◆ TASK PROMPT ◆
Echo the entries below verbatim, beginning at the line containing "From the camera, at" and continuing through the line containing "23.5 meters", with both of those lines included.

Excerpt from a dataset
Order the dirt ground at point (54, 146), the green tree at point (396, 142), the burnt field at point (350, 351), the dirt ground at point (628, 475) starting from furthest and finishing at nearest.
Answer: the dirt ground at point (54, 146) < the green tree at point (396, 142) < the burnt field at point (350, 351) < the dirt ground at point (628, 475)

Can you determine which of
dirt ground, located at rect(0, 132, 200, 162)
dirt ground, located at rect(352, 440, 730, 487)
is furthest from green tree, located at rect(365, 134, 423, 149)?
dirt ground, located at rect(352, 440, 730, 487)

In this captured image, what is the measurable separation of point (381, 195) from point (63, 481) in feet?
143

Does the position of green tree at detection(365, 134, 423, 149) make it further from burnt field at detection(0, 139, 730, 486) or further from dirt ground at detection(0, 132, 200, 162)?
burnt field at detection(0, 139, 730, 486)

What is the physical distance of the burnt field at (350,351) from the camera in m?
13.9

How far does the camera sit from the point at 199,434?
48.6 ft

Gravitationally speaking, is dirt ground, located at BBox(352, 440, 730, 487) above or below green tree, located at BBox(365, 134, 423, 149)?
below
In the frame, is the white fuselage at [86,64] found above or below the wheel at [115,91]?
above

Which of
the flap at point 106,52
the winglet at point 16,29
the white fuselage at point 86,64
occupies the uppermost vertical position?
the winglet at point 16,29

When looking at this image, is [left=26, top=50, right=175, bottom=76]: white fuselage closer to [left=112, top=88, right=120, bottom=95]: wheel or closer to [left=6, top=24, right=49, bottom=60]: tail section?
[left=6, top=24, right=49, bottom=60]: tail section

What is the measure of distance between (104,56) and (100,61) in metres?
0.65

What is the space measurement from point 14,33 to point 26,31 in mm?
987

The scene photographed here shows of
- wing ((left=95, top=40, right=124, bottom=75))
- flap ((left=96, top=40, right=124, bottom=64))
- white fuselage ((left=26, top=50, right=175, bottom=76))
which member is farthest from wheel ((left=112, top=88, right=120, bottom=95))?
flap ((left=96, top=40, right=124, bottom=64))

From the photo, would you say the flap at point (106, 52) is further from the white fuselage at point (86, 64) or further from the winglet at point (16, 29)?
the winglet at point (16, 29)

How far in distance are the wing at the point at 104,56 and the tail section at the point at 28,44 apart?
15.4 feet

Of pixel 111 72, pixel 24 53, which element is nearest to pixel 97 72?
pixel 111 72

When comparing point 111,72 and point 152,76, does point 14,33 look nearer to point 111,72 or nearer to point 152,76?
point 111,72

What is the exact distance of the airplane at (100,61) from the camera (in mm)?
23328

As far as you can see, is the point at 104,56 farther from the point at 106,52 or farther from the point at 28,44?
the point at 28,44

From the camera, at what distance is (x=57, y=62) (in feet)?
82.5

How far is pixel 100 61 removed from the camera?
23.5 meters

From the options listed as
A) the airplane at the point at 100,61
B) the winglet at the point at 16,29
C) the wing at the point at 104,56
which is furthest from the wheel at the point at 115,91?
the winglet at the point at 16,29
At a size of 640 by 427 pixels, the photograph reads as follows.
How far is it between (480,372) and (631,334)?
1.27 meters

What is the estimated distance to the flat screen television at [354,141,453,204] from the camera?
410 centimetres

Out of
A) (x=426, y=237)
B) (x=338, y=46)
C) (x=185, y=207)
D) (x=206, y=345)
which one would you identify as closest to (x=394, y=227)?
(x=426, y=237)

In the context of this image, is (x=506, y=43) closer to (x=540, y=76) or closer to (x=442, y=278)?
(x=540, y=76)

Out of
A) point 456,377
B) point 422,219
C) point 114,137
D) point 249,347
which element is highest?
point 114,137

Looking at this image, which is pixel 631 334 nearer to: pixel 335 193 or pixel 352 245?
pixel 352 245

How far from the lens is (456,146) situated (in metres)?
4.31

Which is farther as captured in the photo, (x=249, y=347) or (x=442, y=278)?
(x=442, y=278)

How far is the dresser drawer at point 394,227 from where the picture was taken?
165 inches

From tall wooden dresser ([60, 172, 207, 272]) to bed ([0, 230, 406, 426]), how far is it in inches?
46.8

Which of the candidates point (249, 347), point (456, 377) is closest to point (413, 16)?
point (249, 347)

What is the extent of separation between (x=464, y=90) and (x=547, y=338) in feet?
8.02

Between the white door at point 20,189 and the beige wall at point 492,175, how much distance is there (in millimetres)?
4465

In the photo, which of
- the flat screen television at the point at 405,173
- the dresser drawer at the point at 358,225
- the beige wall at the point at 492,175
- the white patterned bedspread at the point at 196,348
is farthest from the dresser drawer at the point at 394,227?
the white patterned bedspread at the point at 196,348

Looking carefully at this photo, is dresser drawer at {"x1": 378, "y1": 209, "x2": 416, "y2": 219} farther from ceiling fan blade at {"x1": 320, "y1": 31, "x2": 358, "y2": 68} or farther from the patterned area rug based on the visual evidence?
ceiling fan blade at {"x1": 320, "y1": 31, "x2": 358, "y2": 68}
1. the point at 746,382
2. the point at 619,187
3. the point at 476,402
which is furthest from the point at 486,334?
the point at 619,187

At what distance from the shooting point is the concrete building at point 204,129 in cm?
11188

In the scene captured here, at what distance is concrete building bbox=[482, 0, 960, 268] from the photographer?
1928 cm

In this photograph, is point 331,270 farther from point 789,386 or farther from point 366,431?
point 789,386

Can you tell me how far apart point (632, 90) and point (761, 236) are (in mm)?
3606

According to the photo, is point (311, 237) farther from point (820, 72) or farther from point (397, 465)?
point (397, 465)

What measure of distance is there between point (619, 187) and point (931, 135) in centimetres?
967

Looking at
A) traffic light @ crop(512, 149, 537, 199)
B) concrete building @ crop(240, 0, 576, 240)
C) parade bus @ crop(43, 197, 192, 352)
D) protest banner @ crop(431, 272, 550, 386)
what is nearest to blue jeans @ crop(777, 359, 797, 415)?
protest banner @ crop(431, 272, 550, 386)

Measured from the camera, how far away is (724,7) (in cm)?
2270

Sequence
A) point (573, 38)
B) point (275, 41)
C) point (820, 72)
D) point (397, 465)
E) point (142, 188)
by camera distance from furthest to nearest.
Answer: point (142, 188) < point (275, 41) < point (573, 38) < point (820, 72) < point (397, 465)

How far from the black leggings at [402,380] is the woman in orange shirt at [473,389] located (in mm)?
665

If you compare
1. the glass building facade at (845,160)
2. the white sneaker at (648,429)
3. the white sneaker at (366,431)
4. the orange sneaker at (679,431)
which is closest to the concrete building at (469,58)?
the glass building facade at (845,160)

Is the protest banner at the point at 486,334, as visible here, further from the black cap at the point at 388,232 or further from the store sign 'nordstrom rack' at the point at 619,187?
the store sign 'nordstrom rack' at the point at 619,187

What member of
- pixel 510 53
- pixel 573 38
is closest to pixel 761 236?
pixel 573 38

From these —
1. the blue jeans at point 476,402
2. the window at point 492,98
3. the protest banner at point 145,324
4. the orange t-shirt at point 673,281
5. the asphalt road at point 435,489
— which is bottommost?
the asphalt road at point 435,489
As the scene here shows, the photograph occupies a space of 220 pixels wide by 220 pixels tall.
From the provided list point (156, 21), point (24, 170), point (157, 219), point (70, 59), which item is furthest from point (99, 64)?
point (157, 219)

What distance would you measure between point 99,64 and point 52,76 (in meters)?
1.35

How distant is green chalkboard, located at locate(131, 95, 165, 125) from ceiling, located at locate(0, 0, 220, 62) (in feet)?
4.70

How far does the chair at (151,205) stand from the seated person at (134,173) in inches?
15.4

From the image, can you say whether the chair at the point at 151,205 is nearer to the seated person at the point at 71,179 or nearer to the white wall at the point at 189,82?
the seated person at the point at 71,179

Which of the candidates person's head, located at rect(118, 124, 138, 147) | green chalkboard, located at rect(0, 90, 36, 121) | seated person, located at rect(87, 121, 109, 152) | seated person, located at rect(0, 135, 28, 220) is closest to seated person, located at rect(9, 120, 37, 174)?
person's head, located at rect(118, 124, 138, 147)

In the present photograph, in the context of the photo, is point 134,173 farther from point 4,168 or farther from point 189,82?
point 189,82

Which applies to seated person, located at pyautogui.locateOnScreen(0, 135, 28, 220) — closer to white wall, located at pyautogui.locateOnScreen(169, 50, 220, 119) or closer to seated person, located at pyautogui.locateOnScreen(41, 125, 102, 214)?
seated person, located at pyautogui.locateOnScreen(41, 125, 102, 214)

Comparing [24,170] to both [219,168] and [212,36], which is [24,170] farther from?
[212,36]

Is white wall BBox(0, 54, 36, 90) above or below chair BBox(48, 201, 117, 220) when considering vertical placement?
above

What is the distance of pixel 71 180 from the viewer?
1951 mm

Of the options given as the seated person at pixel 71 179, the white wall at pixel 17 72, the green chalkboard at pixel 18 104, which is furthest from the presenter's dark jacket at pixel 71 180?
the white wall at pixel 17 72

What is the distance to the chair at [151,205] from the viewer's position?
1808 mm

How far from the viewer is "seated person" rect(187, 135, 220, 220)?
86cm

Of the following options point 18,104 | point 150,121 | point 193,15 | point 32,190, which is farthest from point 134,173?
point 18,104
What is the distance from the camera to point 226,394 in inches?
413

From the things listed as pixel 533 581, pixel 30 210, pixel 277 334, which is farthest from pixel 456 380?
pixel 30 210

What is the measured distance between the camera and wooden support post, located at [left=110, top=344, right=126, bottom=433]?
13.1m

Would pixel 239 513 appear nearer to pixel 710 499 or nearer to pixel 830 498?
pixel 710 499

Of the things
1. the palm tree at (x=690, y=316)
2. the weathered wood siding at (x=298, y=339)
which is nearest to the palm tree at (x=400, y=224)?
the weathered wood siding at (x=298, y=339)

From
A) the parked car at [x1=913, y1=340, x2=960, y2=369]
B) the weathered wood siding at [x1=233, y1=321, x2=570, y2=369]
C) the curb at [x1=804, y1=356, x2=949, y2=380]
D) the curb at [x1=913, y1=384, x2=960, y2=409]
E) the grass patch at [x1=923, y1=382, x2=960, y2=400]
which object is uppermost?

◆ WRITTEN RESPONSE ◆
From the camera, at what distance is (x=57, y=62) (in feet)?
82.5

How far is pixel 100 61 removed from the camera?
23.5 meters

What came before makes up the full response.